No, I've not read Davis's book - yet. It is newly published, I've only just heard of it, and I have reading, work, and other obligations ahead of it. Grave's problematic presentation of the author and his work aren't automatically pretexts to close myself off from challenging viewpoints. I don't, however, believe that a critic is insulated from examination of her own writing. It is, after all, a work in itself.

I quoted your review because the words cited told me, and most of my associates, nothing we did not already know. "[T]he narratives of everyday life" include every scale and context of human existence. Neither you, Davis, nor Graves can know what everyone sees, feels, endures, aspires to, and fights for and against…and by what means. No one who knows me (and I'm surrounded by scholars, activists, and hard thinkers) has yet to tell me that I've "self-exiled out of any movement that isn't aesthetic". I'll listen when one of them speaks up.

I freely admit I'm not a Marxist scholar. In an academic debate with you, the odds are overwhelmingly against me. Were I more concerned about establishing my own hegemony, this would bother me. Instead, I thank you for noticing and responding to my comment.
25
The title and its premise could have been better stated. You don't need to be an activist to be working-class.
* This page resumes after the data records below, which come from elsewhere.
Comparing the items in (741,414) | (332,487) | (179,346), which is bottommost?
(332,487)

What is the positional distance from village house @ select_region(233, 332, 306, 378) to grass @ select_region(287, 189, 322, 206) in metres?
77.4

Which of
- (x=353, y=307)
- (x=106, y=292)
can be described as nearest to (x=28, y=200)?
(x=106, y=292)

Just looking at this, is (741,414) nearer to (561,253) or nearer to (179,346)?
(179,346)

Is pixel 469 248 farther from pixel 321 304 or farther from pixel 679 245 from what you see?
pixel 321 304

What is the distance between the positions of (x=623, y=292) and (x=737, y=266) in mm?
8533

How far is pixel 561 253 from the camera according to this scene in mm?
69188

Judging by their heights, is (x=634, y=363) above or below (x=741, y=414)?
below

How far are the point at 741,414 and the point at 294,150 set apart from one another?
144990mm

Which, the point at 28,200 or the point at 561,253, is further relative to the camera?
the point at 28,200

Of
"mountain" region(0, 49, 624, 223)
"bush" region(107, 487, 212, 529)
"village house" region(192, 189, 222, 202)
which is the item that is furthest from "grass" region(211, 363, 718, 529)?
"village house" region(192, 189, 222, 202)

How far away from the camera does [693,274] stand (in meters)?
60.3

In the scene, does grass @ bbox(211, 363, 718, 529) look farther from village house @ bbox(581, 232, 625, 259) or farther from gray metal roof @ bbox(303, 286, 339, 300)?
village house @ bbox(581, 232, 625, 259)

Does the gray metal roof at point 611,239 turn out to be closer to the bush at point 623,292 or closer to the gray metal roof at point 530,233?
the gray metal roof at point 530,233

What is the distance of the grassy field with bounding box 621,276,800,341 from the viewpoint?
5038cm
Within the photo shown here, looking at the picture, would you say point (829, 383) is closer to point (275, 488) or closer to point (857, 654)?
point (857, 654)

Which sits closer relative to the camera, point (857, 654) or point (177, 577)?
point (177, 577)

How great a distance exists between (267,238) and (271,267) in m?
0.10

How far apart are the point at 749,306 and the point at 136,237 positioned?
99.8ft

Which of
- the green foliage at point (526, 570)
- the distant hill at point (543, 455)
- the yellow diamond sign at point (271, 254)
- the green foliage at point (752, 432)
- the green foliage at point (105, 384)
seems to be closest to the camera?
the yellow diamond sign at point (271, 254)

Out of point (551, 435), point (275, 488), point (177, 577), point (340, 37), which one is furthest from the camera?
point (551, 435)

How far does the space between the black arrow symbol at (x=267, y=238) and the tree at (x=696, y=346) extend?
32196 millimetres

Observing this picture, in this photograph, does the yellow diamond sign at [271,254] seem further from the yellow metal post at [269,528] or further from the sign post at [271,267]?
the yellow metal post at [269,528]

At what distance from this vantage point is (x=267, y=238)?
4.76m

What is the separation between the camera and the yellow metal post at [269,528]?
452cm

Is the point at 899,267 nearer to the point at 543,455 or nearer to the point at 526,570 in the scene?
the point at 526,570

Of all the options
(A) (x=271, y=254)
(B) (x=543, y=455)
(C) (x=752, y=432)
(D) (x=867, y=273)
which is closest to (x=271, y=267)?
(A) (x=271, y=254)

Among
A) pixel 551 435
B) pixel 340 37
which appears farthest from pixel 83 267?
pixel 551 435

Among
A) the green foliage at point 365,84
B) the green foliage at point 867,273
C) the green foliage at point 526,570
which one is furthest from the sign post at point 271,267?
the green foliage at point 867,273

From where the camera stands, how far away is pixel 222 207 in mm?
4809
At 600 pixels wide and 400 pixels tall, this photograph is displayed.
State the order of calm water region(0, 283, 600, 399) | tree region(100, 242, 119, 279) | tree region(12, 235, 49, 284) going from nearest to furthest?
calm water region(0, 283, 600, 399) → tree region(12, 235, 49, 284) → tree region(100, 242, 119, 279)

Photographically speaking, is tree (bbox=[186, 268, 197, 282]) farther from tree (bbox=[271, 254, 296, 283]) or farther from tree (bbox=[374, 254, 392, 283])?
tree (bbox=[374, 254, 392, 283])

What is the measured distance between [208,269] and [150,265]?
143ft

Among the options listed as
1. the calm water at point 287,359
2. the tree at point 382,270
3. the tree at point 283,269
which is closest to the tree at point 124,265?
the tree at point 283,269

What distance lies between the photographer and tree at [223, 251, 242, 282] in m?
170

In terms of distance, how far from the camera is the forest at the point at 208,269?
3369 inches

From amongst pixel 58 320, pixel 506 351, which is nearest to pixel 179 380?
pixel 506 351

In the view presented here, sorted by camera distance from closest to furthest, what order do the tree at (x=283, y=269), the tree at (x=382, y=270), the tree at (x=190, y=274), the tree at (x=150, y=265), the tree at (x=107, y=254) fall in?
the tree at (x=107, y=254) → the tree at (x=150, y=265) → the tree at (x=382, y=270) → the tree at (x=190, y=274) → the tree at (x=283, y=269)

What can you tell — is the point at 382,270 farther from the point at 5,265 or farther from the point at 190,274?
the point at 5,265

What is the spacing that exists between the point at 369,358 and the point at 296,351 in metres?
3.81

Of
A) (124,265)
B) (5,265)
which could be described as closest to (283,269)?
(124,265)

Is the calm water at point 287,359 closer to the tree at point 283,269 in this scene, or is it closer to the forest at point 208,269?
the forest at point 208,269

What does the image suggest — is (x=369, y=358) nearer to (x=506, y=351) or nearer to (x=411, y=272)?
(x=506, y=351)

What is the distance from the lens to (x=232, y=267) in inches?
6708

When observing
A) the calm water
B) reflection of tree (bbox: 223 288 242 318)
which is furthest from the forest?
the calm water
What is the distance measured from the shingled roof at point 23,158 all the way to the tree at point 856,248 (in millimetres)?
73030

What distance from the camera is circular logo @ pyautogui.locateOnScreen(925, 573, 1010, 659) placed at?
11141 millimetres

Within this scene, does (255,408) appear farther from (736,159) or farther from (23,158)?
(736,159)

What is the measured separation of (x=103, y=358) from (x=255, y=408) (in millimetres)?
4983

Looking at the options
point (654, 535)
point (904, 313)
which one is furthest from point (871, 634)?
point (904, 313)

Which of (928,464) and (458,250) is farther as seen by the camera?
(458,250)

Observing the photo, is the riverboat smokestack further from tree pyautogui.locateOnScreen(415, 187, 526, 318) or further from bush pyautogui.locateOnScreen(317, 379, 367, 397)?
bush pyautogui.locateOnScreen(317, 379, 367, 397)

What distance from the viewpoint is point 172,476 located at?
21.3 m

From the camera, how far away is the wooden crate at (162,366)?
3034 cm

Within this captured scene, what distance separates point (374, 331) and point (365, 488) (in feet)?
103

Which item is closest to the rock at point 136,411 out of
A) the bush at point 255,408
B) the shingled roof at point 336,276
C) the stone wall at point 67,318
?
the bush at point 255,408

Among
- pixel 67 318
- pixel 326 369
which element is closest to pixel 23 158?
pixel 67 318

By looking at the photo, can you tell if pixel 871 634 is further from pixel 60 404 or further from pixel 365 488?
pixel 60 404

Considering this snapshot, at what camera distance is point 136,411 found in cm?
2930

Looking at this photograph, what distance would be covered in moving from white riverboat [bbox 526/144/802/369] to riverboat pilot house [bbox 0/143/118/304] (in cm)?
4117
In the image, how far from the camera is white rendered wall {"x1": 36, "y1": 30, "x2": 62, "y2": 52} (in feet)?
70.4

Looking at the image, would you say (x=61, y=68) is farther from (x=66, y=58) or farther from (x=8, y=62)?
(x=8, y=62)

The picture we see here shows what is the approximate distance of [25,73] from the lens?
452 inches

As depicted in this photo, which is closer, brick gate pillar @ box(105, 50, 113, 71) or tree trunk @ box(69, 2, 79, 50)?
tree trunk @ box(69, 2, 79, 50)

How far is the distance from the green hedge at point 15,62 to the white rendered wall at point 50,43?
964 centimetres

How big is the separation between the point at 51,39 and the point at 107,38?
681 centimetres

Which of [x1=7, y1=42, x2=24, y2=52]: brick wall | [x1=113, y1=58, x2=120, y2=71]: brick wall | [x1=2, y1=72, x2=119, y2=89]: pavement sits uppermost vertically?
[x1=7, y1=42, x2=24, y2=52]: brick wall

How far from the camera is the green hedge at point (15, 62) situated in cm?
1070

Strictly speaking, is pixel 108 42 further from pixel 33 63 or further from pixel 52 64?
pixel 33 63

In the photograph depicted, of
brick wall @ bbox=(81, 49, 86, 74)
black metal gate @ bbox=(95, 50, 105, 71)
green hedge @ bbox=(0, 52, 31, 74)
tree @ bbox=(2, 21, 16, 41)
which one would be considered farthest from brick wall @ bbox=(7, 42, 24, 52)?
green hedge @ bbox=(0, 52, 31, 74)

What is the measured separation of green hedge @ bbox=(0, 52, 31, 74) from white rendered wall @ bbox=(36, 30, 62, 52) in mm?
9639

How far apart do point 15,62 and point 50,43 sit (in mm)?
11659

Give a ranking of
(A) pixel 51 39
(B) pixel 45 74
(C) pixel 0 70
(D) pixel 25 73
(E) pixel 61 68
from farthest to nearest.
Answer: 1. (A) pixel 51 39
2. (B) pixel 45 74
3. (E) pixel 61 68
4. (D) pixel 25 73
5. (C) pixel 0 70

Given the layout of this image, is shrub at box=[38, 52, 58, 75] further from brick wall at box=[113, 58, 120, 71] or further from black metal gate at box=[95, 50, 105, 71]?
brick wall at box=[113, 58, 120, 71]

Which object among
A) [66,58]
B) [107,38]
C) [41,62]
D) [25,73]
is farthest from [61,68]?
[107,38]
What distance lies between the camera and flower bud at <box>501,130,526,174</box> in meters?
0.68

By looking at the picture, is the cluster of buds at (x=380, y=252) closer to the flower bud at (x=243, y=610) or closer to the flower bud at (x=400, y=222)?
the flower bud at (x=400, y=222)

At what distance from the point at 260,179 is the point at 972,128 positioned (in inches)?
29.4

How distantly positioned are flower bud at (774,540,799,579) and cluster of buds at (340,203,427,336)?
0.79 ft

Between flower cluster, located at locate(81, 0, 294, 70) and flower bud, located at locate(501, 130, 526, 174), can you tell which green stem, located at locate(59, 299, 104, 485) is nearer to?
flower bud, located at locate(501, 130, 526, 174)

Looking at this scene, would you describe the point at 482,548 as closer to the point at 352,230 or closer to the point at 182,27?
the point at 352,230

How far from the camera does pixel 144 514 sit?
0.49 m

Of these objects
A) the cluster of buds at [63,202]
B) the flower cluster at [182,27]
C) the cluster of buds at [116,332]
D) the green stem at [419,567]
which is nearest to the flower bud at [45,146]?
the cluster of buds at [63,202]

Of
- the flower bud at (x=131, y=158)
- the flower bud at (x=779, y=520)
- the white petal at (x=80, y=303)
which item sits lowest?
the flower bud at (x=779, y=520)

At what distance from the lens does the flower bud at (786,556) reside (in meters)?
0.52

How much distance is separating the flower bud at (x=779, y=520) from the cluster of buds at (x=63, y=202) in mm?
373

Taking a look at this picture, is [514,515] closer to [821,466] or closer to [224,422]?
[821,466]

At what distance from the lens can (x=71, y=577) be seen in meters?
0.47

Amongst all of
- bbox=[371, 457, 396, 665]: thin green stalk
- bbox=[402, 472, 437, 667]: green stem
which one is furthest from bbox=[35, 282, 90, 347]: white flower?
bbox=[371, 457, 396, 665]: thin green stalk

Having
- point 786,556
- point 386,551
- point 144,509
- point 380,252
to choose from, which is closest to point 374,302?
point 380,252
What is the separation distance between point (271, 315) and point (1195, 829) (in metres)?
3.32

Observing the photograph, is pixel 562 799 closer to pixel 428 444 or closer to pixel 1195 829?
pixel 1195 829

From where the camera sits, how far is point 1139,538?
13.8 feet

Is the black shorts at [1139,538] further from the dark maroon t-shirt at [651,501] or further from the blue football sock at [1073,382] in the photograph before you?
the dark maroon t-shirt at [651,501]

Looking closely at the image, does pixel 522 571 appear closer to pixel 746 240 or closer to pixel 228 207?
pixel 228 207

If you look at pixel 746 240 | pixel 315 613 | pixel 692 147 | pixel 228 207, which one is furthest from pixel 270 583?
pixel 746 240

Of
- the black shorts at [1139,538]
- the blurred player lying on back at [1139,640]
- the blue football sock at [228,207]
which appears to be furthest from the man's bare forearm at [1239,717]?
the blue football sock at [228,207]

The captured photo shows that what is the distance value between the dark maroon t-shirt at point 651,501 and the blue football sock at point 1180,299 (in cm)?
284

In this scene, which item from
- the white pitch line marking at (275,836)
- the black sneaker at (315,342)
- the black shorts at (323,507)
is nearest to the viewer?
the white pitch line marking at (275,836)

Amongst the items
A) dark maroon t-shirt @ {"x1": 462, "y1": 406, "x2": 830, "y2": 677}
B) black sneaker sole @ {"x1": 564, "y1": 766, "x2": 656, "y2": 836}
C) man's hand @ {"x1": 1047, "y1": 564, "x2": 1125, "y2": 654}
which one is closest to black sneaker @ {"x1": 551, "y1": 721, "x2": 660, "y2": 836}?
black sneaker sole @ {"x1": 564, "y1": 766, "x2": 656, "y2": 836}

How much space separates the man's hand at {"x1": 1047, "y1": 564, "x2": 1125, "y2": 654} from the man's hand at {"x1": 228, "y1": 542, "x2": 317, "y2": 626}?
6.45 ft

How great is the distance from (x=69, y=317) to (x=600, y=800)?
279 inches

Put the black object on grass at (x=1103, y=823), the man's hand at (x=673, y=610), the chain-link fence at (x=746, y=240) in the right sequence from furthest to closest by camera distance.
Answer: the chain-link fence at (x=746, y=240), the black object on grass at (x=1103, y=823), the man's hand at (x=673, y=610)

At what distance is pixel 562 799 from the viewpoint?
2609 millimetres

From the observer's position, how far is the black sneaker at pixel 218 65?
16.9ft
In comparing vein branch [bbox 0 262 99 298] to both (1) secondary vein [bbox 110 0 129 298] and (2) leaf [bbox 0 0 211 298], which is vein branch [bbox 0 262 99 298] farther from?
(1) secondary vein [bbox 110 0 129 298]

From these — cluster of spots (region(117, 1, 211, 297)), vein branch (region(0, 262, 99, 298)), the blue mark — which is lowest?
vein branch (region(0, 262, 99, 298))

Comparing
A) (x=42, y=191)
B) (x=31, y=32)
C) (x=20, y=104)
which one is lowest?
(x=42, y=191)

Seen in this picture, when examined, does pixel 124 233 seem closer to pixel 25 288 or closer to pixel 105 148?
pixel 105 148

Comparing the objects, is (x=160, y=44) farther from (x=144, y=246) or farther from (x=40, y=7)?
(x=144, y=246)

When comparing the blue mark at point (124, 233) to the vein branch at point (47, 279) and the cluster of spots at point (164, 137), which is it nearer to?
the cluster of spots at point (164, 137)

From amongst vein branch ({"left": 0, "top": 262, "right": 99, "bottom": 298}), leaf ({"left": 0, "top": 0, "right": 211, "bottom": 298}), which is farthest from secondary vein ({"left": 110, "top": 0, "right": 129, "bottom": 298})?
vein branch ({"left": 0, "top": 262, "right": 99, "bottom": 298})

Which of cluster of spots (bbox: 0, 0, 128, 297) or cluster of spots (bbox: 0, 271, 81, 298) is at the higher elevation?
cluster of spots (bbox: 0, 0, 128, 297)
But yes, artists can do more to connect culturally and politically to their communities. Artists err too often on the side of introversion. Meanwhile, there is an untapped artistic possibility of engaging with the community as a part of one's practice and process.
26
Consider the similarities and contrasts between Joan Baez and Bob Dylan: the inter-art parallel is relevant, as both are truly dedicated to their art. Joan Baez was an activist in Vietnam War protests and civil rights events. Bob Dylan made occasional appearances at best. Yet it was Bob Dylan, with his bleak tortured view of the human condition (he grew up in northern Minnesota, after all!) who contributed more to the progressive movement than any other artist; more, one could almost say, than all the other artists put together. And while political activists criticized Bob Dylan for being AWOL at their events, Joan Baez accepted him for being who he was destined to be. Judge not!
27
Oy. Jen Graves, I love your writing and I will definitely read this book. Thanks for an intriguing article, I love ideas that upset people.